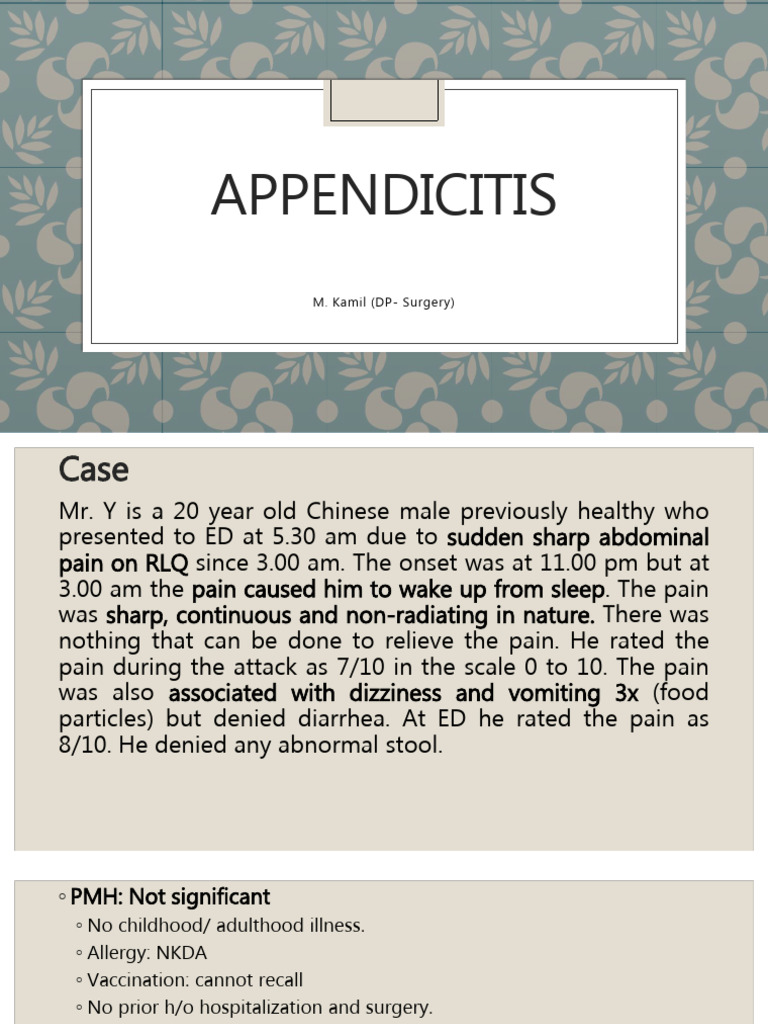 APPENDICITIS

M. Kamil (DP- Surgery)

Case

Mr. Y is a 20 year old Chinese male previously healthy who presented to ED at 5.30 am due to sudden sharp abdominal pain on RLQ since 3.00 am. The onset was at 11.00 pm but at 3.00 am the pain caused him to wake up from sleep. The pain was sharp, continuous and non-radiating in nature. There was nothing that can be done to relieve the pain. He rated the pain during the attack as 7/10 in the scale 0 to 10. The pain was also associated with dizziness and vomiting 3x (food particles) but denied diarrhea. At ED he rated the pain as 8/10. He denied any abnormal stool.

◦ PMH: Not significant
◦ No childhood/ adulthood illness.
◦ Allergy: NKDA
◦ Vaccination: cannot recall
◦ No prior h/o hospitalization and surgery.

**Exercise objective:**
Give back the entries verbatim. Do not include any picture.

**Solution:**
 APPENDICITIS

M. Kamil (DP- Surgery)

Case

Mr. Y is a 20 year old Chinese male previously healthy who presented to ED at 5.30 am due to sudden sharp abdominal pain on RLQ since 3.00 am. The onset was at 11.00 pm but at 3.00 am the pain caused him to wake up from sleep. The pain was sharp, continuous and non-radiating in nature. There was nothing that can be done to relieve the pain. He rated the pain during the attack as 7/10 in the scale 0 to 10. The pain was also associated with dizziness and vomiting 3x (food particles) but denied diarrhea. At ED he rated the pain as 8/10. He denied any abnormal stool.

◦ PMH: Not significant
◦ No childhood/ adulthood illness.
◦ Allergy: NKDA
◦ Vaccination: cannot recall
◦ No prior h/o hospitalization and surgery.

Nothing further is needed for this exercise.